[WHAT IS BEING ASKED] Recast every line of the records below as a Markdown table with the columns "Number" and "Entry," omitting blank lines and the pictures.

====================

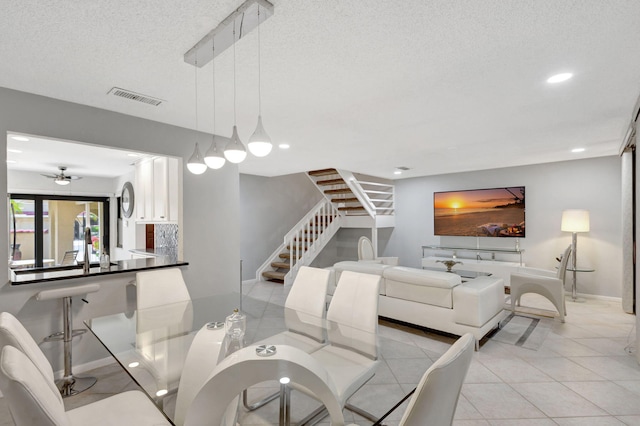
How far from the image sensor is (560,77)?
2279mm

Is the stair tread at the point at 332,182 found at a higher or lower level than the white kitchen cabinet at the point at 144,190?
higher

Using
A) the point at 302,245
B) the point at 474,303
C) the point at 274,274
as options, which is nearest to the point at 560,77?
the point at 474,303

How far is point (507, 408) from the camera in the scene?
225 centimetres

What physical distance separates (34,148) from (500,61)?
18.2 feet

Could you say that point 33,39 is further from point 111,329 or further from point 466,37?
point 466,37

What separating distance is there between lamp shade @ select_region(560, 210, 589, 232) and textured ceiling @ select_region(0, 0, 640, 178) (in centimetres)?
177

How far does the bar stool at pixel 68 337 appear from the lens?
2547 millimetres

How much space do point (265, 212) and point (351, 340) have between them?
535cm

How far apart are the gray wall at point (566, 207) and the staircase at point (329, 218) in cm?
135

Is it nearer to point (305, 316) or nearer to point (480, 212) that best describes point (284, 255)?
point (480, 212)

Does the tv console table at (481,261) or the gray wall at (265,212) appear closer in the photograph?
the tv console table at (481,261)

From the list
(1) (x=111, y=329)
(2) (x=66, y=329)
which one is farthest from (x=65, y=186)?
(1) (x=111, y=329)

====================

[SOLUTION TO THIS EXERCISE]
| Number | Entry |
|---|---|
| 1 | How far from the image sensor is (560,77)? |
| 2 | 2279mm |
| 3 | Is the stair tread at the point at 332,182 found at a higher or lower level than the white kitchen cabinet at the point at 144,190? |
| 4 | higher |
| 5 | Using |
| 6 | A) the point at 302,245 |
| 7 | B) the point at 474,303 |
| 8 | C) the point at 274,274 |
| 9 | as options, which is nearest to the point at 560,77? |
| 10 | the point at 474,303 |
| 11 | How far is point (507, 408) from the camera in the scene? |
| 12 | 225 centimetres |
| 13 | What physical distance separates (34,148) from (500,61)? |
| 14 | 18.2 feet |
| 15 | Could you say that point 33,39 is further from point 111,329 or further from point 466,37? |
| 16 | point 466,37 |
| 17 | What separating distance is there between lamp shade @ select_region(560, 210, 589, 232) and textured ceiling @ select_region(0, 0, 640, 178) (in centimetres)? |
| 18 | 177 |
| 19 | How far does the bar stool at pixel 68 337 appear from the lens? |
| 20 | 2547 millimetres |
| 21 | How much space do point (265, 212) and point (351, 340) have between them? |
| 22 | 535cm |
| 23 | How far apart are the gray wall at point (566, 207) and the staircase at point (329, 218) in cm? |
| 24 | 135 |
| 25 | Is it nearer to point (305, 316) or nearer to point (480, 212) that best describes point (284, 255)? |
| 26 | point (480, 212) |
| 27 | Does the tv console table at (481,261) or the gray wall at (265,212) appear closer in the photograph? |
| 28 | the tv console table at (481,261) |
| 29 | From the list |
| 30 | (1) (x=111, y=329) |
| 31 | (2) (x=66, y=329) |
| 32 | which one is farthest from (x=65, y=186)? |
| 33 | (1) (x=111, y=329) |